*** Textauszug ***

Estland 2: Vom Peipus-See zurück zur Küste
28. September 2019
Unser Besuch des Klosters Pühtitsa fand am Nachmittag statt, so dass wir uns anschließend erst einmal einen Platz für die Nacht suchen. In einem Wald-/Sumpfgebiet werden wir fündig, fahren hier am nächsten Tag über mehr oder weniger gute Forstwege weiter.
Bald ist der Peipus-See erreicht. Schöne Kirchen gibt es unterwegs recht häufig zu sehen. Zunächst ein Abstecher nach Osten nach Vasknarva, wo der Fluss Narva aus dem Peipus-See heraus beginnt und die Grenze zu Russland bildet. Das russisch-orthodoxe Kloster kann leider nicht besucht werden.
Unser Weg führt uns nun nahe am riesigen See entlang, der fast den Eindruck eines Meeres vermittelt. Immerhin ist er siebenmal so groß wie der Bodensee! Von kleinen Parkplätzen aus kann man durch die Kiefernwälder das Dünengelände am Ufer erreichen. Über uns kreisen die Seeadler. Kostenlose RMK-Camps (RMK ist die einheimische Forstverwaltung) bieten die Möglichkeit an schönen Stellen zu bleiben - zumindest außerhalb der Saison, denn in der Saison dürfte hier viel zu viel los sein.
In den Ortschaften wohnen vielfach Altgläubige, Angehörige einer Glaubensgemeinschaft, die im 17. Jahrhundert aus Russland geflohen sind. Der kleine Ort Kallaste ist ein typisches Beispiel für ein Dorf der Altgläubigen.
Alte Gerätschaften, Trucks, Maschinen faszinieren uns regelmäßig. Die teilweise als besonders sehenswert beschriebenen Roten Sandsteinfelsen von Kallaste überzeugen uns allerdings nicht.
Wir verlassen den Peipus-See; es geht über Tartu nach Westen Richtung Soomaa Nationalpark. Unterwegs schauen wir noch kurz beim Schloss Alatskivi vorbei, das nach Vorbild des Schlosses Balmoral in Schottland gebaut wurde. Später finden wir an einem kleineren See einen Platz für die Nacht.

*** Datenauszug ***

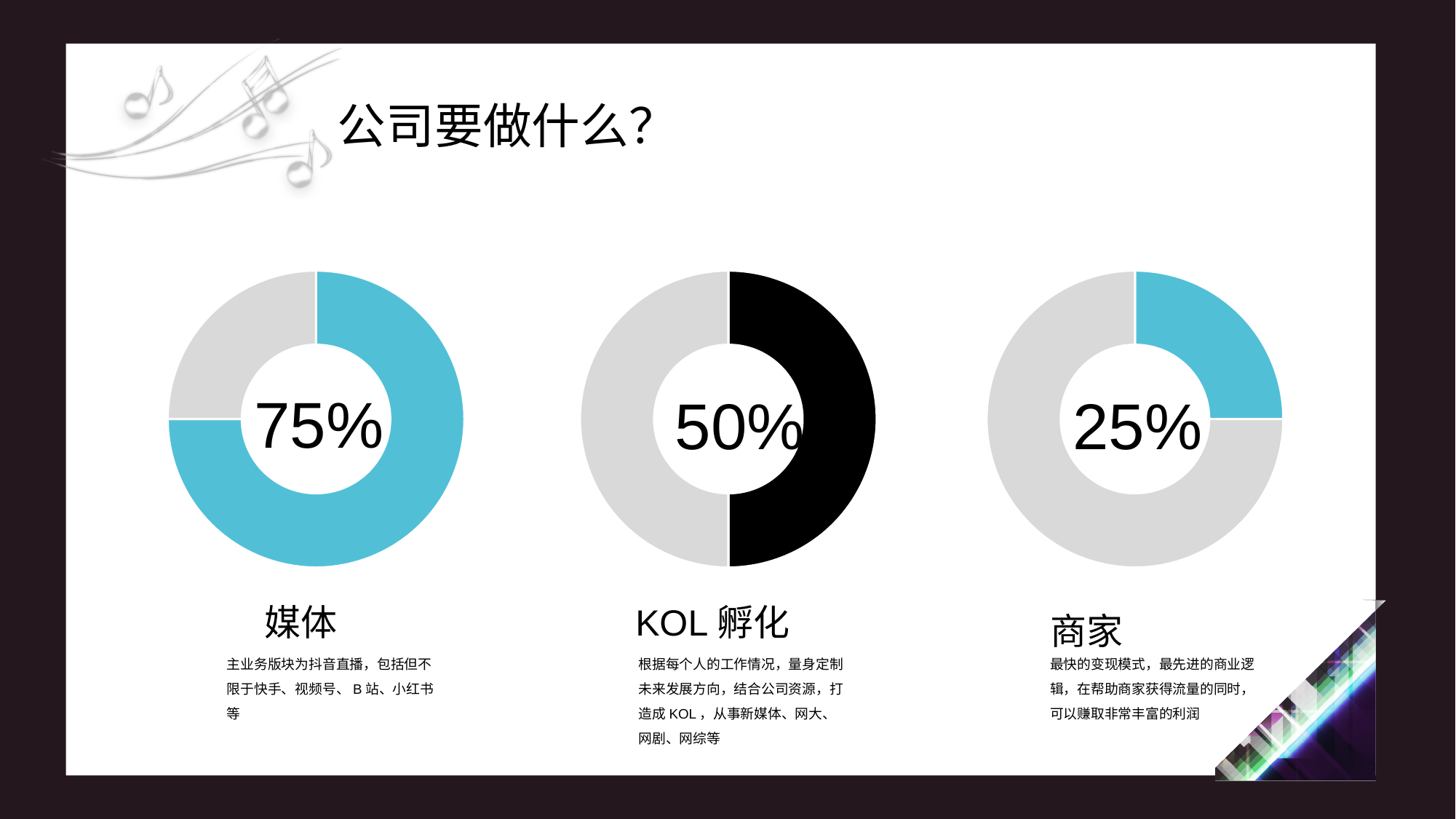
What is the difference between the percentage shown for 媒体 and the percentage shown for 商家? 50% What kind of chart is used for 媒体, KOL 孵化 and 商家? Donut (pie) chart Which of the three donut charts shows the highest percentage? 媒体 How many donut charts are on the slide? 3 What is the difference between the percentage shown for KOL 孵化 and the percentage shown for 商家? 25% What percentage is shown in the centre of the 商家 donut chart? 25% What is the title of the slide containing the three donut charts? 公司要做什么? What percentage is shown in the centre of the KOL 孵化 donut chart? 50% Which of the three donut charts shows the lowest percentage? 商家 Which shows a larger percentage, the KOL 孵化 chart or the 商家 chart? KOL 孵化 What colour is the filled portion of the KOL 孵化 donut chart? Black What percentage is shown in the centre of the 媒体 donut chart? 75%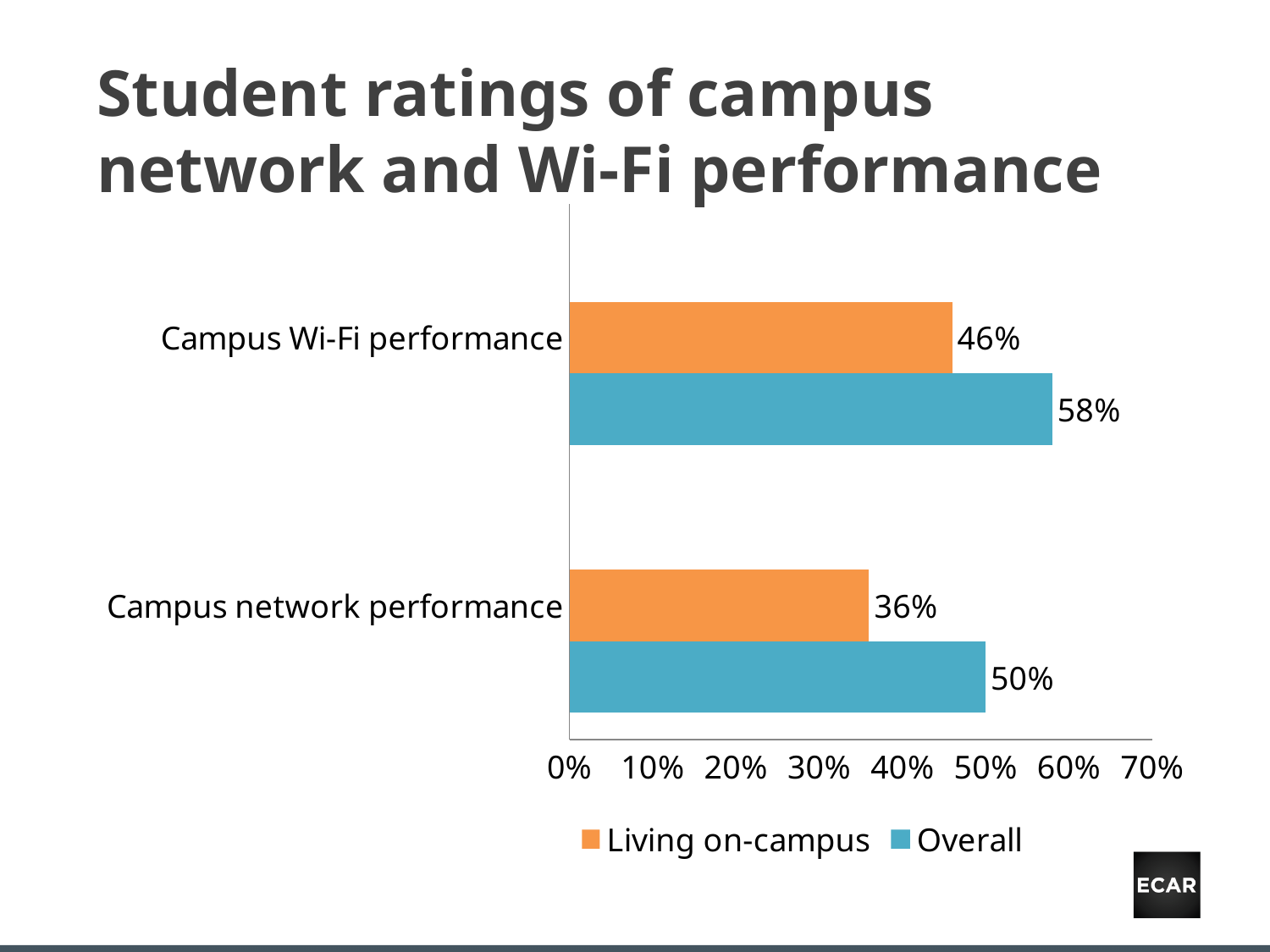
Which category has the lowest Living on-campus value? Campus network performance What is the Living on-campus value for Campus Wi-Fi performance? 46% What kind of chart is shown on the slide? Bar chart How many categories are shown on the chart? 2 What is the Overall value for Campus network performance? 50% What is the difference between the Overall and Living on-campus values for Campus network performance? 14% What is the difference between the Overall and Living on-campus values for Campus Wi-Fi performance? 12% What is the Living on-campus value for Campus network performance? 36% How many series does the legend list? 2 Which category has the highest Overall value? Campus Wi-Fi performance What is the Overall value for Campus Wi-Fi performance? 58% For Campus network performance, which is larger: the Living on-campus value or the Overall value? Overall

***

[Deine Aufgabe] Kannst du den Abschnitt des Reiseberichts wiedergeben, der bei den Worten „Unser Weg führt“ beginnt und nach „uns allerdings nicht.“ endet, und darin „Kiefernwälder“ durch „Birkenwälder“ ersetzen? Das Material spielt hierfür keine Rolle.

[Die Antwort]
Unser Weg führt uns nun nahe am riesigen See entlang, der fast den Eindruck eines Meeres vermittelt. Immerhin ist er siebenmal so groß wie der Bodensee! Von kleinen Parkplätzen aus kann man durch die Birkenwälder das Dünengelände am Ufer erreichen. Über uns kreisen die Seeadler. Kostenlose RMK-Camps (RMK ist die einheimische Forstverwaltung) bieten die Möglichkeit an schönen Stellen zu bleiben - zumindest außerhalb der Saison, denn in der Saison dürfte hier viel zu viel los sein.
In den Ortschaften wohnen vielfach Altgläubige, Angehörige einer Glaubensgemeinschaft, die im 17. Jahrhundert aus Russland geflohen sind. Der kleine Ort Kallaste ist ein typisches Beispiel für ein Dorf der Altgläubigen.
Alte Gerätschaften, Trucks, Maschinen faszinieren uns regelmäßig. Die teilweise als besonders sehenswert beschriebenen Roten Sandsteinfelsen von Kallaste überzeugen uns allerdings nicht.